■ **AIM OF THE EXERCISE**
Carry on the Porta-bote forum thread, picking up right after its last sentence.

# Porta-bote



## chetlenox (Feb 3, 2004)

Hey all,

I've been thinking recently that it would add a lot to our camping activities to have a small boat to putter around the local lakes and rivers. I've been kicking around my options, including a small aluminum boat, an inflatable, and this Porta-bote thing. Anything I get would have to be either stashed with our stuff (inflatable) or put on the top of my tow vehicle (aluminum or Porta-bote).

Inflatables seem to be a lot of work to setup and take down, and are quite expensive for the quality models (Zodiac or Avon). Aluminum is nice, but it would have to be pretty small for me to be able to heft it up on top of the truck.

So that leaves me with this Porta-bote idea. It seems very portable, but I can't get over the impression that you are slapping a little outboard motor on a flexible piece of plastic and launching out onto the lake... which is essentially what it is! It's got the advantage of being very light for it's size and load-carrying capacity, and folds up very small. In fact, I think I could probably just build a "sling" underneath the trailer and leave it there permanently.

The manufacturers website is:

Porta-bote

It's got lots of good info, and the video clip section helped improve my impression that it was more than a plastic toy. But I wouldn't mind hearing from anybody that has some personal experience with these things. Even if it's just seeing somebody else use it.

Chet.


----------



## rdowns (Oct 20, 2004)

Dan aka puredrifting carries a porabote, he did a pretty cool mod to his fiver to carry it. I read about it on rv.net. 
Haven't seen any posts from him in ages. Do a search under his name and good luck!


----------



## vdub (Jun 19, 2004)

I believe I had Dan's direct e-mail around here somewhere. Not sure if I still have it or not, but probably not as I delete old stuff pretty often. But I can look if you want. Dan would be a good source for info.


----------



## chetlenox (Feb 3, 2004)

Thanks guys, I'll look up Dan's posts...

Chet.


----------



## NDJollyMon (Aug 22, 2003)

How about a lightweight canoe or sit-on-top kayak?

I bring a canoe camping....when we go to a lake or river. I can 'rack' it myself, as it weighs in at 75 lbs. My previous vehicle (TAHOE) had a nice rack with a roller bar on the back which assisted loading.

My wife hates canoes, and the kids have pretty much left the camping nest. No I'm looking at kayaks. I have an overhead rack on the NISSAN, and plan to use it for bikes/canoe/kayak or whatever.

Just a suggestion.


----------



## McBeth (Feb 19, 2005)

I've had a 12 ft Porta Bote for @ four years and really like it. I carry it on top of the Explorer. I use a 6 HP Johnson, it moves the boat around pretty well.

[Stored entries]
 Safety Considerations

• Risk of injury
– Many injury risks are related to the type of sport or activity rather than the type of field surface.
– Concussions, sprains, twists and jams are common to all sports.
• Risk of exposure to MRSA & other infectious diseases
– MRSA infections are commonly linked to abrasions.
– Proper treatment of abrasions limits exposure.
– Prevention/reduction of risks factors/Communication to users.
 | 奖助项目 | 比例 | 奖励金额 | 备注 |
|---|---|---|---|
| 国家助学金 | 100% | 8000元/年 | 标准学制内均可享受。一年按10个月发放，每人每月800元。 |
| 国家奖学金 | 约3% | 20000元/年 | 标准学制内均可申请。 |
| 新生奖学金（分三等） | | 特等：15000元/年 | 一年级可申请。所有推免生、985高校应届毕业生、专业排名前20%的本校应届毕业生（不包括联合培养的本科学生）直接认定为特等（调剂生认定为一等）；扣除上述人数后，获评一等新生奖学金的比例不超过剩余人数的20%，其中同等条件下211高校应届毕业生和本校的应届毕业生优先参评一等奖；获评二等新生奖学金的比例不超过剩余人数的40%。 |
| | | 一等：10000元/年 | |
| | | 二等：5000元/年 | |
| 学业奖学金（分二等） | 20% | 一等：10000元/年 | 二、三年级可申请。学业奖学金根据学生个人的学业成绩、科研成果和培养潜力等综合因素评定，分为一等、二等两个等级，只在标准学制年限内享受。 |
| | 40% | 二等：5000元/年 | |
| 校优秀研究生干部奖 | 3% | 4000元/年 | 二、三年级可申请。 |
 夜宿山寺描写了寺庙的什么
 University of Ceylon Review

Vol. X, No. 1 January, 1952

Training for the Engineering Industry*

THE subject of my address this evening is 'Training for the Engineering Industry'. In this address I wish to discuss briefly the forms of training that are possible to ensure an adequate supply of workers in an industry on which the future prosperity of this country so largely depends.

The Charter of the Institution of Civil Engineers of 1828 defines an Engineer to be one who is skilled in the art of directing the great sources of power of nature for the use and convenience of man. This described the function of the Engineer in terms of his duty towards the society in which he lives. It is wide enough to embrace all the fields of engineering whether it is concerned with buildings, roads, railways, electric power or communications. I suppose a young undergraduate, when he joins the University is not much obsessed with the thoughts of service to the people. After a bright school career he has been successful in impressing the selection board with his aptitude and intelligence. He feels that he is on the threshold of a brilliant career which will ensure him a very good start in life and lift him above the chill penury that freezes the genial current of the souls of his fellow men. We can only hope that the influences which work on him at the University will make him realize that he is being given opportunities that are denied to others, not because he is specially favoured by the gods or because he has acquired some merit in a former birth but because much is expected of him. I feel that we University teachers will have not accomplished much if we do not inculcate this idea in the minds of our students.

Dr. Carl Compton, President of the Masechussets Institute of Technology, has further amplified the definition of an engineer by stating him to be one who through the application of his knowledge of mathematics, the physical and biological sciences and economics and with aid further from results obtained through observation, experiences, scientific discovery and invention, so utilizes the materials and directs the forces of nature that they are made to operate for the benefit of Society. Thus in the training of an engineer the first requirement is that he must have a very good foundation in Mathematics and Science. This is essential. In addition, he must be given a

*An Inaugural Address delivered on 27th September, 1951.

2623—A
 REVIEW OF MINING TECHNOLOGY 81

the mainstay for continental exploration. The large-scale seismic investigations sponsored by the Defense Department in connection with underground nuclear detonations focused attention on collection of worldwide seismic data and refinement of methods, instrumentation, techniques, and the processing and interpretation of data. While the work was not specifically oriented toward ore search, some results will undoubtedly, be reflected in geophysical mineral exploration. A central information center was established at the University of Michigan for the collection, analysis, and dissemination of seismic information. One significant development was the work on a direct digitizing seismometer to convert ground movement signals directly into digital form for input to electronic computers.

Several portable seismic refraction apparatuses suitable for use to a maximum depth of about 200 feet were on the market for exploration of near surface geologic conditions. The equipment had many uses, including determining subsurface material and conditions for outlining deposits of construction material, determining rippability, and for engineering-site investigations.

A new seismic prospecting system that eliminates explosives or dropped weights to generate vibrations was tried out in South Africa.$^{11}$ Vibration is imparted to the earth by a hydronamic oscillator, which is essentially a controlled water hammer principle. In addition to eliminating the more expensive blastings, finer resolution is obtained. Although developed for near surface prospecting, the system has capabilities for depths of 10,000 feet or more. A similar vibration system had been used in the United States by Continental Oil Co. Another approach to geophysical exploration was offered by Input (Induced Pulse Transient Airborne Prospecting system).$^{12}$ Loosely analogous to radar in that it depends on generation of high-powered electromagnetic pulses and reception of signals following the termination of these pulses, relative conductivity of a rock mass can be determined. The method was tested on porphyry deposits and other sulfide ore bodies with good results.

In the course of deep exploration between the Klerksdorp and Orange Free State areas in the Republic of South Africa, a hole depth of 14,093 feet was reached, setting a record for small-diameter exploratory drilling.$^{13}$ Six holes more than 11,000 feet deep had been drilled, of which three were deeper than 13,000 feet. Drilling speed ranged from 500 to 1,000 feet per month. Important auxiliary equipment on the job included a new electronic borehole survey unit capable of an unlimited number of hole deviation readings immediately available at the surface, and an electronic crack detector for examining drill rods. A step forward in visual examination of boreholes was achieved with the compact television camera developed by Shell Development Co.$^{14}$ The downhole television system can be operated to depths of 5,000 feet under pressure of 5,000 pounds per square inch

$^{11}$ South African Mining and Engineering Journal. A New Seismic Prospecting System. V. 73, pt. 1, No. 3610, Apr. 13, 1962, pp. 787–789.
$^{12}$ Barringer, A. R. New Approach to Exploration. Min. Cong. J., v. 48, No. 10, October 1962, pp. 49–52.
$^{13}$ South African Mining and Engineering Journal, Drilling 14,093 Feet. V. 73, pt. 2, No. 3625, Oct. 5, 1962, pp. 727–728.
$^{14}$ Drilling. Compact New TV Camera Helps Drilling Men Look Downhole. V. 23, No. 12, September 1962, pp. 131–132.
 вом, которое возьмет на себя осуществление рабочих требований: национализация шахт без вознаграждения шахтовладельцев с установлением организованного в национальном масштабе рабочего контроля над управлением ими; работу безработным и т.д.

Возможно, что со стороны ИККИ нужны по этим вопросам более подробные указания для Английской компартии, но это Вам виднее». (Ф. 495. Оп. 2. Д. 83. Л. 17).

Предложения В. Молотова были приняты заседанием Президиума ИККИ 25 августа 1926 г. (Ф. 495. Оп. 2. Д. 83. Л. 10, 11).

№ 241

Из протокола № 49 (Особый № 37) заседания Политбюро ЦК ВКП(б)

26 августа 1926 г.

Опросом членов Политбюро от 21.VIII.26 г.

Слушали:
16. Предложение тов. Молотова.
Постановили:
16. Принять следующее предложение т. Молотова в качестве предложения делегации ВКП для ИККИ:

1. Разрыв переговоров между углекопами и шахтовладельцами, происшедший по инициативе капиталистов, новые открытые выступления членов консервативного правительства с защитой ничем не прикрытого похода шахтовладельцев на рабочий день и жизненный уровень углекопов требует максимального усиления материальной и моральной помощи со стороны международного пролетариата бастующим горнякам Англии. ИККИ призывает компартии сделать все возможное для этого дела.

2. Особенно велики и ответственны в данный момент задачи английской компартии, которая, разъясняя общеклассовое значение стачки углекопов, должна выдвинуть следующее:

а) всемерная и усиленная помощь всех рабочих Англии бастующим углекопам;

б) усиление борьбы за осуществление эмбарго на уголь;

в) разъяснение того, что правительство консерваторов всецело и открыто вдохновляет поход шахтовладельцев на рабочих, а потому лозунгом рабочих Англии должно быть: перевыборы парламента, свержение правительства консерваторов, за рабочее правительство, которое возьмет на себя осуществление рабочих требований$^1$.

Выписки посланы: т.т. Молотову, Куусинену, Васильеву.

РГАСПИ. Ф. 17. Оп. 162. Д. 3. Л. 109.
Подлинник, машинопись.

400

■ **WRITTEN RESPONSE**
My first experince was very interesting. Once the boat gets up on a plane the plastic bottom flexs with the waves. Not what I was use to with a hard bottom boat. It was a little un-nerving at first but once I got use to it the ride was much smoother.

I found the boat very stable. Last summer I went out by myself with the intention of finding how stable it was. I got the boat up on a plane and at full speed and turned as hard as I could. The boat spun out but did not come close to turning over.

I had it out on Lake Erie and the mouth of the Detroit River but I would not recommend it for big water and big waves.

It is just the thing for fishing and exploring inland lakes.

Keith


----------



## chetlenox (Feb 3, 2004)

NDJolly,

A canoe or kayak is actually on the list to check out as well. I don't have a lot of experience with either, but they definitely seem fun and should (as long as I keep them small) be portable enough to stash on the TV during travel. I'd definitely like something that could take the whole family (myself, wife, 2 year and 4 year old), so maybe 2 kayaks...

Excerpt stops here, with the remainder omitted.